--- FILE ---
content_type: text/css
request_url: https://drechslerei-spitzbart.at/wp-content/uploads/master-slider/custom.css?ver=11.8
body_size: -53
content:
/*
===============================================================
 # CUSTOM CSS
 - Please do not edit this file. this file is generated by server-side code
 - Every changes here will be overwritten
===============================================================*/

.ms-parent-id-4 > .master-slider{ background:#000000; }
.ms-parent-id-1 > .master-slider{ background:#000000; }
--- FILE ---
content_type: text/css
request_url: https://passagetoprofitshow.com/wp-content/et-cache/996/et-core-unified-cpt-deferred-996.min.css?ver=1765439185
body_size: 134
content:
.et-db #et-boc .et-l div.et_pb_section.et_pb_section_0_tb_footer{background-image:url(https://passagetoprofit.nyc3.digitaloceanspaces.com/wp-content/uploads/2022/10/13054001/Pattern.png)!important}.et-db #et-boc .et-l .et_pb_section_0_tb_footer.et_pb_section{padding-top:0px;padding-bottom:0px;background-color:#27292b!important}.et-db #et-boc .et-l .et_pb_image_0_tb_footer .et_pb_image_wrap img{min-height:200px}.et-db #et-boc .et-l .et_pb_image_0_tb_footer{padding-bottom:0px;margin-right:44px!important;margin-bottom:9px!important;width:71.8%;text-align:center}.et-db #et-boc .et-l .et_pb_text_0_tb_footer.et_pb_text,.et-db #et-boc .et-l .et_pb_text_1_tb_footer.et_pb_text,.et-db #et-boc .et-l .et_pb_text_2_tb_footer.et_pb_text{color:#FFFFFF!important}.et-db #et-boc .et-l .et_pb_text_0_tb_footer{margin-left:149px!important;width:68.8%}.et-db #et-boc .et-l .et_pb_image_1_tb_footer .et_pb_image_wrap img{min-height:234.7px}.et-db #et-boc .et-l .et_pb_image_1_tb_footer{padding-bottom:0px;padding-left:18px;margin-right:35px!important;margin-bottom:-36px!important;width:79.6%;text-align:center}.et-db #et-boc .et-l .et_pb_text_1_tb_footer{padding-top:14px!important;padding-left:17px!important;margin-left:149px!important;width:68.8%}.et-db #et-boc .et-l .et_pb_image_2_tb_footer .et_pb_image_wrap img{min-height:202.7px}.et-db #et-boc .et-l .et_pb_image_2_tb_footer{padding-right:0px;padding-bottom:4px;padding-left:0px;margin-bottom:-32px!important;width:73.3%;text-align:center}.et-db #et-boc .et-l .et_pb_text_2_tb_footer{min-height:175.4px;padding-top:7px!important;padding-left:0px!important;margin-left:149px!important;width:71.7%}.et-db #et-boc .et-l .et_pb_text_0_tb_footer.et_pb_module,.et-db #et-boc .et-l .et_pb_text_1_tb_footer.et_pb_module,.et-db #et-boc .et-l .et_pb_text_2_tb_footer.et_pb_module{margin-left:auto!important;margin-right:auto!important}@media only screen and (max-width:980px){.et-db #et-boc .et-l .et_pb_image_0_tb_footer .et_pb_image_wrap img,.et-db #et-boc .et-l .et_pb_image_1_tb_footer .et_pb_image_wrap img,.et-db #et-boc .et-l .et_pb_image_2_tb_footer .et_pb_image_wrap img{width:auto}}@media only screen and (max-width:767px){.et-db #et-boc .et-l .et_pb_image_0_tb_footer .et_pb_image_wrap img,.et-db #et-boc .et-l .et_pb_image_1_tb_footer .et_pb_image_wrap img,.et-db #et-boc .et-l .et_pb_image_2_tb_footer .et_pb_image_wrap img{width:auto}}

Task details
Please copy out each line of the data in which the word "slider" occurs.

Solution
request_url: https://drechslerei-spitzbart.at/wp-content/uploads/master-slider/custom.css?ver=11.8
.ms-parent-id-4 > .master-slider{ background:#000000; }
.ms-parent-id-1 > .master-slider{ background:#000000; }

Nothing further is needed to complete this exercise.